# Getting Started With Spark using Scala

In this version of the python API, we have to create our own Spark Context.

In [1]:
from pyspark import SparkContext
sc = SparkContext()
sc

### The Python API

Spark is written in scala, which compiles to java bytecode, but you can write python code to communicate to the java virtual machine through a library called py4j.  Python has the richest API, but it can be somewhat limiting if you need to use a method that is not available, or if you need to write a specialized piece of code.  The latency associated with communicating back and forth to the JVM can sometimes cause the code to run slower.

An exception to this is the SparkSQL library, which has an execution planning engine that precompiles the queries.  Even with this optimization, there are cases where the code may run slower than the native scala version.

The general recommendation for pyspark code is to use the "out of the box" methods available as much as possible, and avoid overly frequent (iterative) calls to Spark methods.  If you need to write really high performance or specialized code, try doing it in scala.

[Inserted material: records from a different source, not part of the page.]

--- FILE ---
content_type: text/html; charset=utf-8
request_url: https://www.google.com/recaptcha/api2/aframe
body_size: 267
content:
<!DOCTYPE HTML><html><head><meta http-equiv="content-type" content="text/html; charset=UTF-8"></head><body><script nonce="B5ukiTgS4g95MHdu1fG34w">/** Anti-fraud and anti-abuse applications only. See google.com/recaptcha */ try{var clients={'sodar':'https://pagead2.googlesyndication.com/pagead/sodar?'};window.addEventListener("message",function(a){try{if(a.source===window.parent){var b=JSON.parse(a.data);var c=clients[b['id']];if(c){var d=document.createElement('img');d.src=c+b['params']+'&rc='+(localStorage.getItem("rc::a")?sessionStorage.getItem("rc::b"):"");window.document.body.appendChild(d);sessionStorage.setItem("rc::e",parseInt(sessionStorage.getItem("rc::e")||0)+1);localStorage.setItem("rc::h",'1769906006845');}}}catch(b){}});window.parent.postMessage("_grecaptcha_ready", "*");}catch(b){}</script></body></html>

But hey, we know.  Python rules, and the plotting libraries are way better.  So, it's up to you, really!

## Creating RDDs

For demonstration purposes, we create an RDD here by calling `sc.parallelize()`  

In [2]:
data = range(1,30)
# print first element of iterator
print(data[0])
len(data)
xrangeRDD = sc.parallelize(data, 4)

# this will let us know that we created an RDD
xrangeRDD

1


PythonRDD[1] at RDD at PythonRDD.scala:48

## Transformations

A transformation is an operation on an RDD that results in a new RDD.  The transformed RDD is generated very rapidly, because the new RDD is *lazily evaluated*, which means that the calculation is not carried out when the new RDD is generated.  The RDD will contain a series of transformations, or computation instructions, that will only be carried out when an action is called.

In [3]:
subRDD = xrangeRDD.map(lambda x: x-1)
filteredRDD = subRDD.filter(lambda x : x<10)


## Actions 

A transformation returns a result to the driver.

In [4]:
print(filteredRDD.collect())
filteredRDD.count()

[0, 1, 2, 3, 4, 5, 6, 7, 8, 9]


10

## Caching Data

This simple example shows how to create an RDD and cache it.  The timings seem to be trivial improvements, but this is mostly because the main latency here is in sending the results back to the driver.  If you wish to see the actual computation time, browse to the Spark UI...it's at host:4040.  You'll see that the second calculation took much less time!

In [5]:
import time 

test = sc.parallelize(range(1,50000),50)
test.cache()

t1 = time.time()
# first count will trigger evaluation of count *and* cache
count1 = test.count()
dt1 = time.time() - t1
print("dt1: ", dt1)

t2 = time.time()
# second count operates on cached data only
count2 = test.count()
dt2 = time.time() - t2
print("dt2: ", dt2)

test.count()

dt1:  1.1904611587524414
dt2:  0.48461413383483887


49999

## Spark SQL

In order to work with the extremely powerful SQL engine in Apache Spark, you will need to create a Spark Session.

In [6]:
from pyspark.sql import SparkSession

spark = SparkSession \
    .builder \
    .appName("Python Spark SQL basic example") \
    .config("spark.some.config.option", "some-value") \
    .getOrCreate()

In [7]:
spark

### Create Your First DataFrame!

You can create a structured data set (much like a database table) in Spark.  Once you have done that, you can then use powerful SQL tools to query and join your dataframes.

In [8]:
df = spark.read.json("people.json")
df.show()
df.printSchema()

# Register the DataFrame as a SQL temporary view
df.createTempView("people")

+----+-------+
| age|   name|
+----+-------+
|null|Michael|
|  30|   Andy|
|  19| Justin|
+----+-------+

root
 |-- age: long (nullable = true)
 |-- name: string (nullable = true)



### Some More DataFrame Examples


In [9]:
df.select("name").show()
df.select(df["name"]).show()
spark.sql("SELECT name FROM people").show()

+-------+
|   name|
+-------+
|Michael|
|   Andy|
| Justin|
+-------+

+-------+
|   name|
+-------+
|Michael|
|   Andy|
| Justin|
+-------+

+-------+
|   name|
+-------+
|Michael|
|   Andy|
| Justin|
+-------+



In [10]:
df.filter(df["age"] > 21).show()
spark.sql("SELECT age, name FROM people WHERE age > 21").show()

+---+----+
|age|name|
+---+----+
| 30|Andy|
+---+----+

+---+----+
|age|name|
+---+----+
| 30|Andy|
+---+----+



In [11]:
df.groupBy("age").count().show()
spark.sql("SELECT age, COUNT(age) as count FROM people GROUP BY age").show()

+----+-----+
| age|count|
+----+-----+
|  19|    1|
|null|    1|
|  30|    1|
+----+-----+

+----+-----+
| age|count|
+----+-----+
|  19|    1|
|null|    0|
|  30|    1|
+----+-----+